Part of a data file
★ ★ ★ ★

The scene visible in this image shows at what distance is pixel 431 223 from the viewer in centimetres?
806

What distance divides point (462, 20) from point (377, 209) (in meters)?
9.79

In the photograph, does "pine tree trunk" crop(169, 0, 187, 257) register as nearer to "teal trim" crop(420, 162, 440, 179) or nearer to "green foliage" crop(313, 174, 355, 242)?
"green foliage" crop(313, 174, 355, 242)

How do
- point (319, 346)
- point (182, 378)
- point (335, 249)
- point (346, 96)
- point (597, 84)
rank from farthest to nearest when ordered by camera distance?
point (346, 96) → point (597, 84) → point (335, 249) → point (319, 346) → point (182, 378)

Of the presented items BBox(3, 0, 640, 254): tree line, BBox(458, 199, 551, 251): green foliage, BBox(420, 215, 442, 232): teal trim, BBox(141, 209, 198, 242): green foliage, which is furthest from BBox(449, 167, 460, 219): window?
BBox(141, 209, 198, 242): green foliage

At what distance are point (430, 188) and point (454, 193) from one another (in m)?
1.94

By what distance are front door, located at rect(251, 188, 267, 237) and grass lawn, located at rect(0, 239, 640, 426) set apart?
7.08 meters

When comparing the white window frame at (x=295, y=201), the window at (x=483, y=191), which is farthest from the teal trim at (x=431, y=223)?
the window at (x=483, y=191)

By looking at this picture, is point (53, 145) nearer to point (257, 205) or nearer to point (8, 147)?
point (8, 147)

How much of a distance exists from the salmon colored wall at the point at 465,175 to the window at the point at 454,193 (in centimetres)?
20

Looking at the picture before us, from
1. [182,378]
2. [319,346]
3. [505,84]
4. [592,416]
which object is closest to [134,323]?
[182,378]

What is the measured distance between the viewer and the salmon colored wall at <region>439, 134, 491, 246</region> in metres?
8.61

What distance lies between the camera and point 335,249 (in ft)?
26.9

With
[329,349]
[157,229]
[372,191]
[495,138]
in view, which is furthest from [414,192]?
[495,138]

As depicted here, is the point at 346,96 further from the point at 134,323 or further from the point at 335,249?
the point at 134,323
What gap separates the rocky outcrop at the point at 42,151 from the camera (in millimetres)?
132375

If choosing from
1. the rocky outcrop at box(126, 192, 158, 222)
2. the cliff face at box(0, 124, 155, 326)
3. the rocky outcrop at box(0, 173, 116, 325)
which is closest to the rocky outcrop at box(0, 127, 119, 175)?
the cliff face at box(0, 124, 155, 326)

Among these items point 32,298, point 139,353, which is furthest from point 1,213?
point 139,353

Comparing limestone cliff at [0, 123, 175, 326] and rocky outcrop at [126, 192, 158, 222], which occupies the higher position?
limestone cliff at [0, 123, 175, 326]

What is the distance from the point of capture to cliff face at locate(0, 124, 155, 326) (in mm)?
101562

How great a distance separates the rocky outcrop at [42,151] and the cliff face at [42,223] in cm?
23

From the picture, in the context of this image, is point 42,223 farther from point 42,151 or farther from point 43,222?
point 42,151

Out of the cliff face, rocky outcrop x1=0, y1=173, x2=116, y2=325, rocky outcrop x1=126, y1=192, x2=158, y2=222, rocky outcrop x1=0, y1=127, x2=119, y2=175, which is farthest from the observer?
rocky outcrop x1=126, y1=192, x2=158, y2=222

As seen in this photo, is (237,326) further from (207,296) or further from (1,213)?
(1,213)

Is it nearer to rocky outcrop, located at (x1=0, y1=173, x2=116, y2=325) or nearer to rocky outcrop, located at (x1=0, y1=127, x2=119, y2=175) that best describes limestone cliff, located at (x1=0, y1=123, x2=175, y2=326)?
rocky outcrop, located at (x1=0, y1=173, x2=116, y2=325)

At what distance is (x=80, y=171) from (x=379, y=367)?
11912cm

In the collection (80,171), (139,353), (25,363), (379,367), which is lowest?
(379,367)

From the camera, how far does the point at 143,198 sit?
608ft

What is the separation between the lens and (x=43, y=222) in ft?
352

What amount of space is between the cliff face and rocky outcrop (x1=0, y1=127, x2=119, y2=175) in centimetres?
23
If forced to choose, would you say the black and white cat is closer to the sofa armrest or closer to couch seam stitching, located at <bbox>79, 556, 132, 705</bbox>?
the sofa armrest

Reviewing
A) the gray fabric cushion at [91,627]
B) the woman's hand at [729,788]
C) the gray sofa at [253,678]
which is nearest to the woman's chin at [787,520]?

★ ★ ★ ★

**EXERCISE DESCRIPTION**:
Copy every item above word for word, keeping each line and its line breaks unchanged.

**FINISHED ANSWER**:
The scene visible in this image shows at what distance is pixel 431 223 from the viewer in centimetres?
806

What distance divides point (462, 20) from point (377, 209) (in meters)?
9.79

In the photograph, does "pine tree trunk" crop(169, 0, 187, 257) register as nearer to "teal trim" crop(420, 162, 440, 179) or nearer to "green foliage" crop(313, 174, 355, 242)?
"green foliage" crop(313, 174, 355, 242)

How do
- point (319, 346)
- point (182, 378)
- point (335, 249)
- point (346, 96)
- point (597, 84)
rank from farthest to nearest when ordered by camera distance?
point (346, 96) → point (597, 84) → point (335, 249) → point (319, 346) → point (182, 378)

Of the presented items BBox(3, 0, 640, 254): tree line, BBox(458, 199, 551, 251): green foliage, BBox(420, 215, 442, 232): teal trim, BBox(141, 209, 198, 242): green foliage, which is furthest from BBox(449, 167, 460, 219): window?
BBox(141, 209, 198, 242): green foliage

At what distance are point (430, 188) and point (454, 193) from one another (in m)?
1.94

By what distance are front door, located at rect(251, 188, 267, 237) and grass lawn, located at rect(0, 239, 640, 426) set apart?
7.08 meters

When comparing the white window frame at (x=295, y=201), the window at (x=483, y=191), which is farthest from the teal trim at (x=431, y=223)?
the window at (x=483, y=191)

By looking at this picture, is point (53, 145) nearer to point (257, 205) or nearer to point (8, 147)?
point (8, 147)

How much of a distance exists from the salmon colored wall at the point at 465,175 to the window at the point at 454,193 (in centimetres)?
20

Looking at the picture before us, from
1. [182,378]
2. [319,346]
3. [505,84]
4. [592,416]
which object is closest to [134,323]?
[182,378]

What is the measured distance between the viewer and the salmon colored wall at <region>439, 134, 491, 246</region> in metres?
8.61

What distance lies between the camera and point 335,249 (in ft)?
26.9

With
[329,349]
[157,229]
[372,191]
[495,138]
in view, which is furthest from [414,192]?
[495,138]

As depicted here, is the point at 346,96 further from the point at 134,323 or further from the point at 335,249?
the point at 134,323
What gap separates the rocky outcrop at the point at 42,151 from the camera (in millimetres)?
132375

If choosing from
1. the rocky outcrop at box(126, 192, 158, 222)
2. the cliff face at box(0, 124, 155, 326)
3. the rocky outcrop at box(0, 173, 116, 325)
which is closest to the rocky outcrop at box(0, 127, 119, 175)?
the cliff face at box(0, 124, 155, 326)

Among these items point 32,298, point 139,353, which is furthest from point 1,213?
point 139,353

Comparing limestone cliff at [0, 123, 175, 326] and rocky outcrop at [126, 192, 158, 222], which occupies the higher position?
limestone cliff at [0, 123, 175, 326]

What is the distance from the point of capture to cliff face at locate(0, 124, 155, 326) (in mm)?
101562

How great a distance separates the rocky outcrop at [42,151] and the cliff face at [42,223] in cm?
23

From the picture, in the context of this image, is point 42,223 farther from point 42,151 or farther from point 43,222?
point 42,151

Out of the cliff face, rocky outcrop x1=0, y1=173, x2=116, y2=325, rocky outcrop x1=126, y1=192, x2=158, y2=222, rocky outcrop x1=0, y1=127, x2=119, y2=175, which is farthest from the observer?
rocky outcrop x1=126, y1=192, x2=158, y2=222

As seen in this photo, is (237,326) further from (207,296) or further from (1,213)?
(1,213)

Is it nearer to rocky outcrop, located at (x1=0, y1=173, x2=116, y2=325) or nearer to rocky outcrop, located at (x1=0, y1=127, x2=119, y2=175) that best describes limestone cliff, located at (x1=0, y1=123, x2=175, y2=326)?
rocky outcrop, located at (x1=0, y1=173, x2=116, y2=325)

At what distance is (x=80, y=171) from (x=379, y=367)?
11912cm

In the collection (80,171), (139,353), (25,363), (379,367), which is lowest?
(379,367)

From the camera, how far does the point at 143,198 sit?
608ft

What is the separation between the lens and (x=43, y=222) in ft?
352

What amount of space is between the cliff face and rocky outcrop (x1=0, y1=127, x2=119, y2=175) in centimetres?
23
If forced to choose, would you say the black and white cat is closer to the sofa armrest or closer to couch seam stitching, located at <bbox>79, 556, 132, 705</bbox>?
the sofa armrest

Reviewing
A) the gray fabric cushion at [91,627]
B) the woman's hand at [729,788]
C) the gray sofa at [253,678]
which is nearest to the woman's chin at [787,520]?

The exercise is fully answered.